Sightseeing is just overflowing. Go in any direction for sightseeing. When leaving to go home, maybe detour drive to Leenane – spectacular example of a flooded fjord and excruciatingly beautiful and historical views. This route is part of the half marathon route. Here famine victims walked to Doolough and perished on their return – a monument to their memory is erected. Bishop Desmond Tutu among others has walked in our ancestors footsteps here.
A drive or hike to Thallabawn to the Silver strand is majestic. The place is teaming with sightseeing opportunities: Croagh Patrick, Clare Island, Inishturk, Leenane, Ashleigh Falls, Old Head, Carrowmore, Altóir, Killeen… it goes on.
In a single sentence, what would you tell the readers of ahotu Marathons to make them register for the Clew Bay Half Marathon?
If you would like to take a breather, a break from the rat race – Come to Louisburgh and join us running in the wild unkempt natural beauty of the Louisburgh area. Meet our people, where the rate race is not part of the everyday, but it is understood enough to realise what we have here. Listen to the stories. Dance, sing, and relax, breath – be tranquil. Learn why so many have come here and continue to come here from year to year to connect with that which tends to get lost in the rat race. Read Mike McCormack’s 2016 newest international award winning novel Solar Bones in which he talks of his childhood (fictional) in Louisburgh – an experimental publication but some beautiful true impressions of Louisburgh living. It’ll give you an insight.
Interview with Tommy Morahan.

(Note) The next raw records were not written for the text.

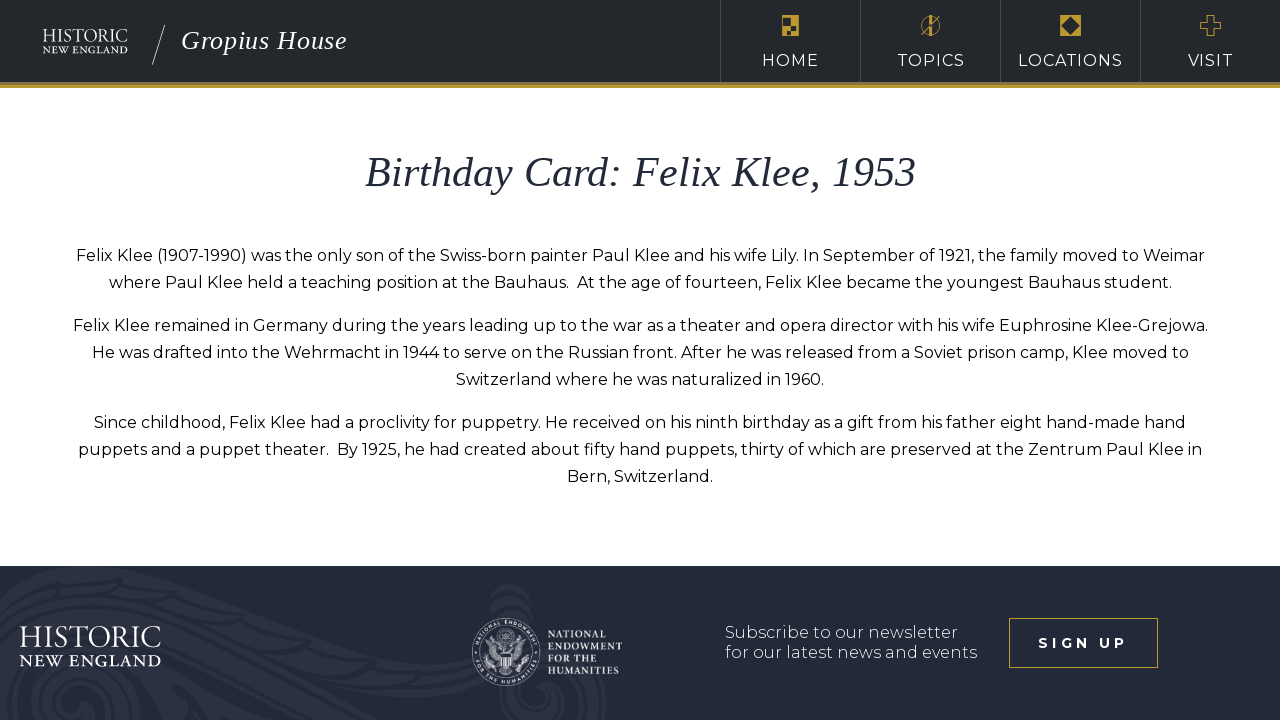

--- FILE ---
content_type: application/javascript
request_url: https://gropius.house/wp-content/themes/hne-app-2022/includes/js/dist/jquery-same-height.js?ver=1.0
body_size: 810
content:
/*
 * jQuery SameHeight plugin
 */
;(function($){
	$.fn.sameHeight = function(opt) {
		var options = $.extend({
			skipClass: 'same-height-ignore',
			leftEdgeClass: 'same-height-left',
			rightEdgeClass: 'same-height-right',
			elements: '>*',
			flexible: false,
			multiLine: false,
			useMinHeight: false,
			biggestHeight: false
		},opt);
		return this.each(function(){
			var holder = $(this), postResizeTimer, ignoreResize;
			var elements = holder.find(options.elements).not('.' + options.skipClass);
			if(!elements.length) return;

			// resize handler
			function doResize() {
				elements.css(options.useMinHeight && supportMinHeight ? 'minHeight' : 'height', '');
				if(options.multiLine) {
					// resize elements row by row
					resizeElementsByRows(elements, options);
				} else {
					// resize elements by holder
					resizeElements(elements, holder, options);
				}
			}
			doResize();

			// handle flexible layout / font resize
			var delayedResizeHandler = function() {
				if(!ignoreResize) {
					ignoreResize = true;
					doResize();
					clearTimeout(postResizeTimer);
					postResizeTimer = setTimeout(function() {
						doResize();
						setTimeout(function(){
							ignoreResize = false;
						}, 10);
					}, 100);
				}
			};

			// handle flexible/responsive layout
			if(options.flexible) {
				$(window).bind('resize orientationchange fontresize', delayedResizeHandler);
			}

			// handle complete page load including images and fonts
			$(window).bind('load', delayedResizeHandler);
		});
	};

	// detect css min-height support
	var supportMinHeight = typeof document.documentElement.style.maxHeight !== 'undefined';

	// get elements by rows
	function resizeElementsByRows(boxes, options) {
		var currentRow = $(), maxHeight, maxCalcHeight = 0, firstOffset = boxes.eq(0).offset().top;
		boxes.each(function(ind){
			var curItem = $(this);
			if(curItem.offset().top === firstOffset) {
				currentRow = currentRow.add(this);
			} else {
				maxHeight = getMaxHeight(currentRow);
				maxCalcHeight = Math.max(maxCalcHeight, resizeElements(currentRow, maxHeight, options));
				currentRow = curItem;
				firstOffset = curItem.offset().top;
			}
		});
		if(currentRow.length) {
			maxHeight = getMaxHeight(currentRow);
			maxCalcHeight = Math.max(maxCalcHeight, resizeElements(currentRow, maxHeight, options));
		}
		if(options.biggestHeight) {
			boxes.css(options.useMinHeight && supportMinHeight ? 'minHeight' : 'height', maxCalcHeight);
		}
	}

	// calculate max element height
	function getMaxHeight(boxes) {
		var maxHeight = 0;
		boxes.each(function(){
			maxHeight = Math.max(maxHeight, $(this).outerHeight());
		});
		return maxHeight;
	}

	// resize helper function
	function resizeElements(boxes, parent, options) {
		var calcHeight;
		var parentHeight = typeof parent === 'number' ? parent : parent.height();
		boxes.removeClass(options.leftEdgeClass).removeClass(options.rightEdgeClass).each(function(i){
			var element = $(this);
			var depthDiffHeight = 0;
			var isBorderBox = element.css('boxSizing') === 'border-box' || element.css('-moz-box-sizing') === 'border-box' || '-webkit-box-sizing' === 'border-box';

			if(typeof parent !== 'number') {
				element.parents().each(function(){
					var tmpParent = $(this);
					if(parent.is(this)) {
						return false;
					} else {
						depthDiffHeight += tmpParent.outerHeight() - tmpParent.height();
					}
				});
			}
			calcHeight = parentHeight - depthDiffHeight;
			calcHeight -= isBorderBox ? 0 : element.outerHeight() - element.height();

			if(calcHeight > 0) {
				element.css(options.useMinHeight && supportMinHeight ? 'minHeight' : 'height', calcHeight);
			}
		});
		boxes.filter(':first').addClass(options.leftEdgeClass);
		boxes.filter(':last').addClass(options.rightEdgeClass);
		return calcHeight;
	}
}(jQuery));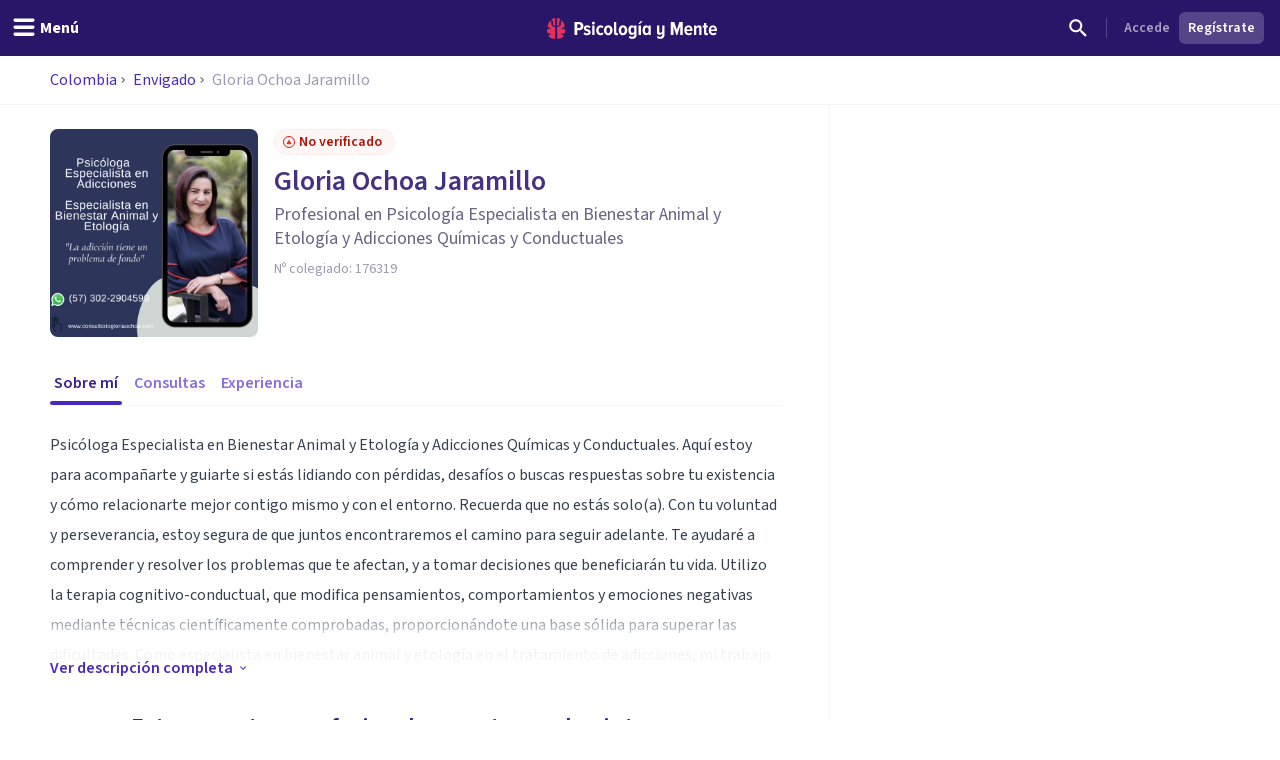

--- FILE ---
content_type: text/x-component
request_url: https://psicologiaymente.com/directorio/co/envigado?_rsc=1oye3
body_size: -106
content:
0:["0gg0SUnTJzu9w-GMuFo8w",[["children","directorio",["directorio",{"children":[["countryCode","co","d"],{"children":[["city","envigado","d"],{"children":["__PAGE__",{}]}]}]}],null,null]]]
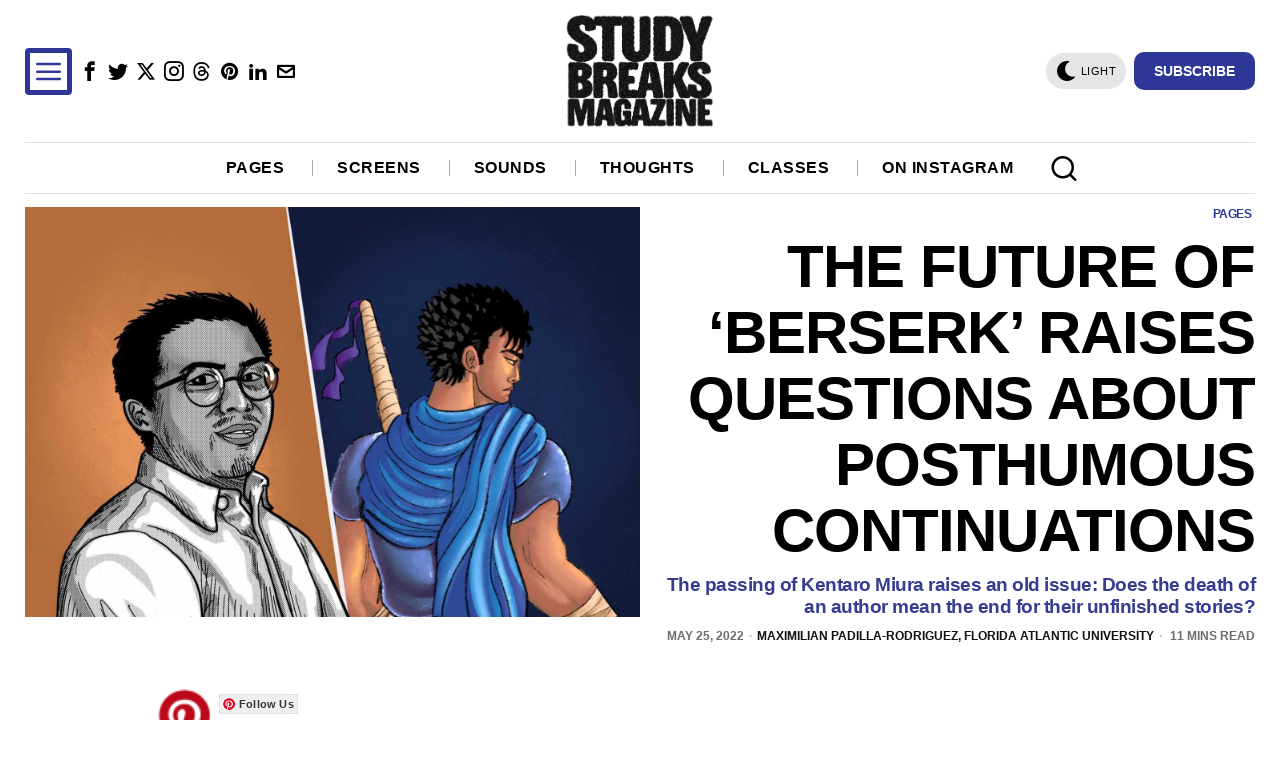

--- FILE ---
content_type: text/html; charset=utf-8
request_url: https://www.google.com/recaptcha/api2/aframe
body_size: 265
content:
<!DOCTYPE HTML><html><head><meta http-equiv="content-type" content="text/html; charset=UTF-8"></head><body><script nonce="99ybyMUx15pEe1Uu7Eiv0w">/** Anti-fraud and anti-abuse applications only. See google.com/recaptcha */ try{var clients={'sodar':'https://pagead2.googlesyndication.com/pagead/sodar?'};window.addEventListener("message",function(a){try{if(a.source===window.parent){var b=JSON.parse(a.data);var c=clients[b['id']];if(c){var d=document.createElement('img');d.src=c+b['params']+'&rc='+(localStorage.getItem("rc::a")?sessionStorage.getItem("rc::b"):"");window.document.body.appendChild(d);sessionStorage.setItem("rc::e",parseInt(sessionStorage.getItem("rc::e")||0)+1);localStorage.setItem("rc::h",'1769013258241');}}}catch(b){}});window.parent.postMessage("_grecaptcha_ready", "*");}catch(b){}</script></body></html>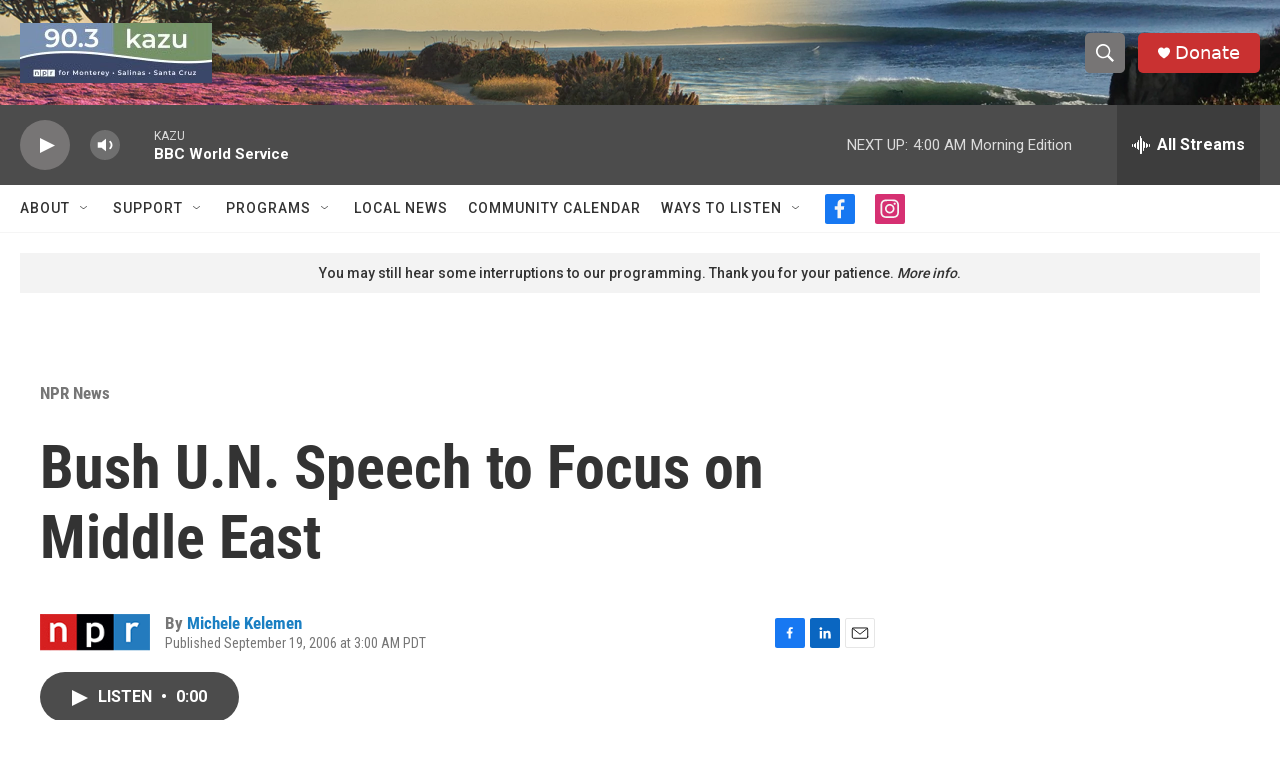

--- FILE ---
content_type: text/html; charset=utf-8
request_url: https://www.google.com/recaptcha/api2/aframe
body_size: 270
content:
<!DOCTYPE HTML><html><head><meta http-equiv="content-type" content="text/html; charset=UTF-8"></head><body><script nonce="Y25PXDNP7WSBjhdK-jZBTA">/** Anti-fraud and anti-abuse applications only. See google.com/recaptcha */ try{var clients={'sodar':'https://pagead2.googlesyndication.com/pagead/sodar?'};window.addEventListener("message",function(a){try{if(a.source===window.parent){var b=JSON.parse(a.data);var c=clients[b['id']];if(c){var d=document.createElement('img');d.src=c+b['params']+'&rc='+(localStorage.getItem("rc::a")?sessionStorage.getItem("rc::b"):"");window.document.body.appendChild(d);sessionStorage.setItem("rc::e",parseInt(sessionStorage.getItem("rc::e")||0)+1);localStorage.setItem("rc::h",'1769763305770');}}}catch(b){}});window.parent.postMessage("_grecaptcha_ready", "*");}catch(b){}</script></body></html>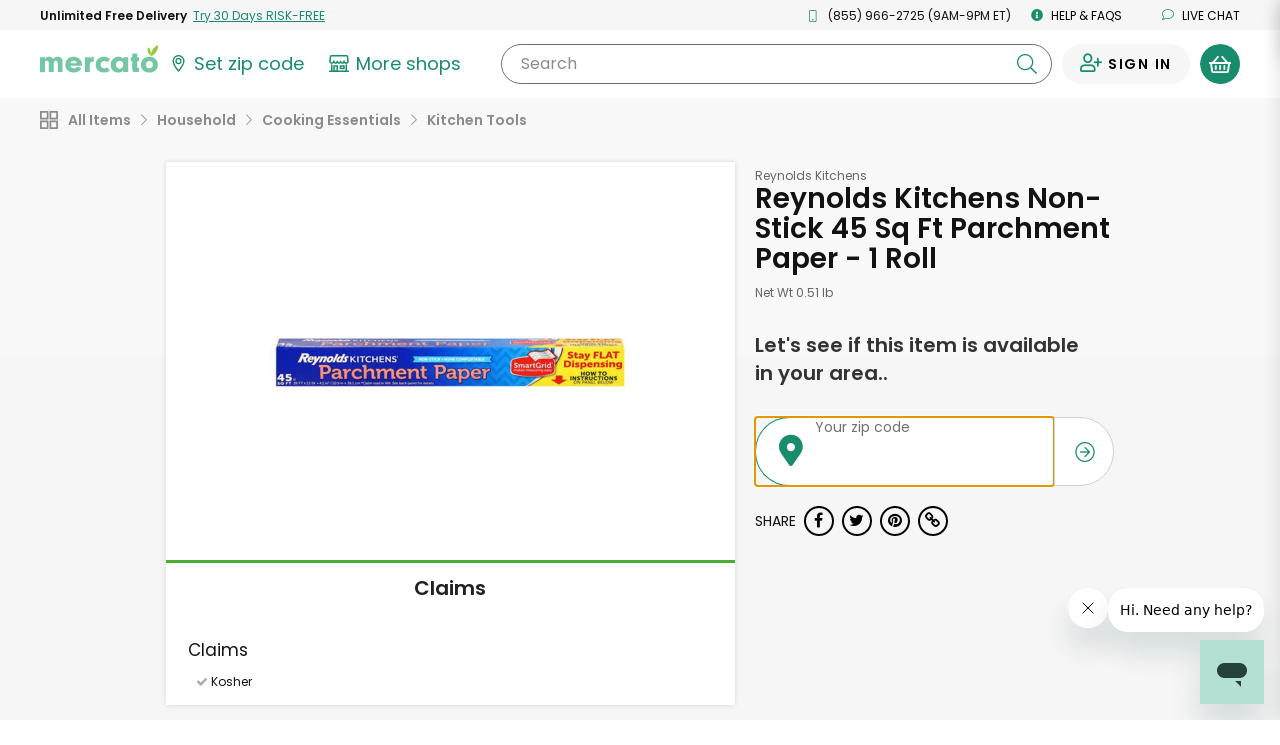

--- FILE ---
content_type: text/javascript; charset=utf-8
request_url: https://app.link/_r?sdk=web2.86.5&branch_key=key_live_liL7hNRh8FTUO0iejnxJbgefDEn2mfaq&callback=branch_callback__0
body_size: 72
content:
/**/ typeof branch_callback__0 === 'function' && branch_callback__0("1542115026154307987");

--- FILE ---
content_type: text/javascript
request_url: https://www.mercato.com/frontend/public/G2GPromoBannerWithModal-8a26f6cb70d9d0aa1d94.js
body_size: 43
content:
"use strict";(self.webpackChunkMercatoFrontend=self.webpackChunkMercatoFrontend||[]).push([[98],{42203:(e,t,n)=>{n.r(t),n.d(t,{default:()=>s});var r=n(14443),a=n(67704),c=n(21487),o=n(30463);const s=(0,c.oQ)([o.R,a.G7])(r.Z)}}]);

--- FILE ---
content_type: application/javascript
request_url: https://dye1fo42o13sl.cloudfront.net/static/builds/20260116193526_81e8b89e/scripts-built/components/FBDeliveryFeeEvent.js
body_size: 340
content:
define(["localStorageUtil"],function(){var e=e||{getLocalStorageKey:function(e){return"FBDeliveryEvent_"+e},fireEvent:function(e,t){var i=this.getLocalStorageKey(e);null===localStorageUtil.getItem(i,null)&&(fbq("trackCustom",e,{source:t}),localStorageUtil.setItem(i,"1"))},tryFireDeliveryFeeEvent:function(e,t){""===e||isNaN(e)||"undefined"!=typeof fbq&&(e<10?this.fireEvent("Entered zip <$10 delivery",t):this.fireEvent("Entered zip $10+ delivery",t),e<20&&this.fireEvent("Entered zip <$20 delivery",t))}};return e});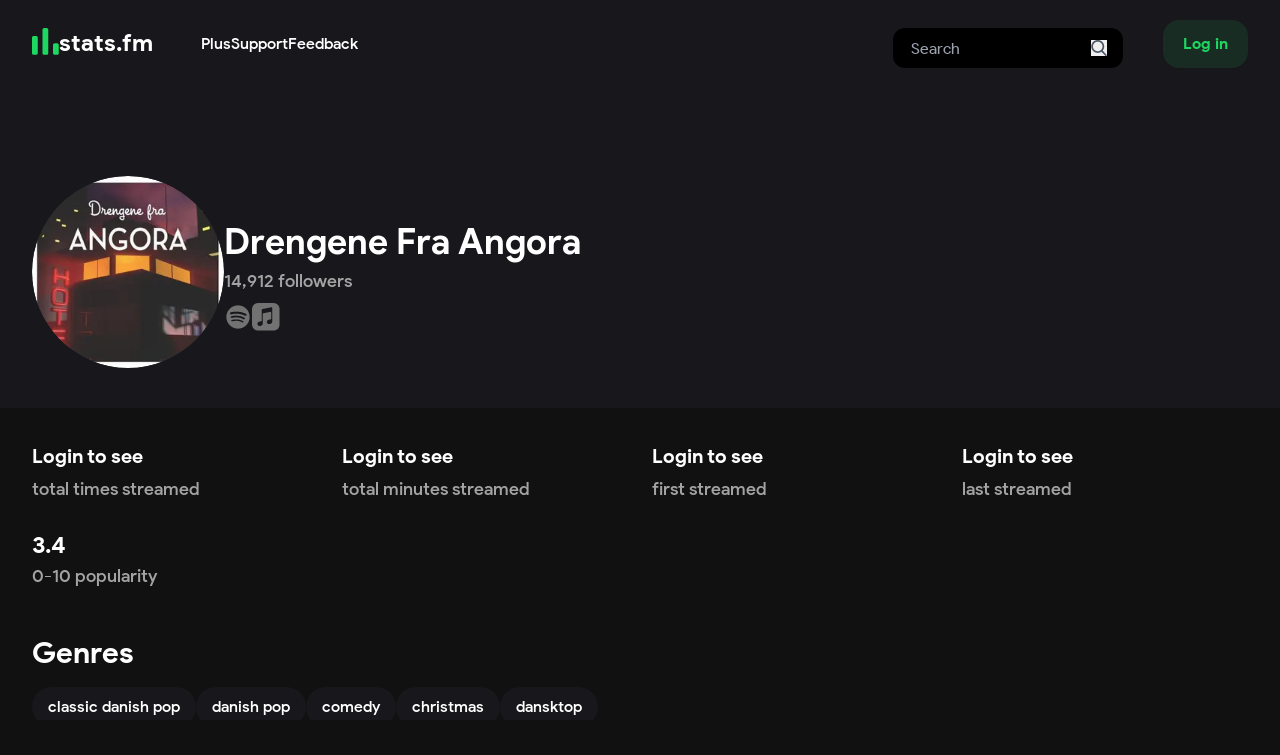

--- FILE ---
content_type: text/html; charset=utf-8
request_url: https://www.google.com/recaptcha/api2/aframe
body_size: 249
content:
<!DOCTYPE HTML><html><head><meta http-equiv="content-type" content="text/html; charset=UTF-8"></head><body><script nonce="F69WxOaBomDzsXrzZkjILg">/** Anti-fraud and anti-abuse applications only. See google.com/recaptcha */ try{var clients={'sodar':'https://pagead2.googlesyndication.com/pagead/sodar?'};window.addEventListener("message",function(a){try{if(a.source===window.parent){var b=JSON.parse(a.data);var c=clients[b['id']];if(c){var d=document.createElement('img');d.src=c+b['params']+'&rc='+(localStorage.getItem("rc::a")?sessionStorage.getItem("rc::b"):"");window.document.body.appendChild(d);sessionStorage.setItem("rc::e",parseInt(sessionStorage.getItem("rc::e")||0)+1);localStorage.setItem("rc::h",'1768787679681');}}}catch(b){}});window.parent.postMessage("_grecaptcha_ready", "*");}catch(b){}</script></body></html>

Tommy is involved in the marketing for the CBHM&10K. He was born in the village opposite the town hall, second youngest in a family of 8. He lived in the USA from 1989 to 2009 when he came back to Ireland. Tommy works in sales in financial services and is married with 3 children. Along with this event he also helps out on the Louisburgh National School Parents Association. The school has 162 students. He is proud to be associated with the CBHM&10K in an effort to run a voluntary community event to professional standards, to promote health and fitness and to promote the area of Louisburgh.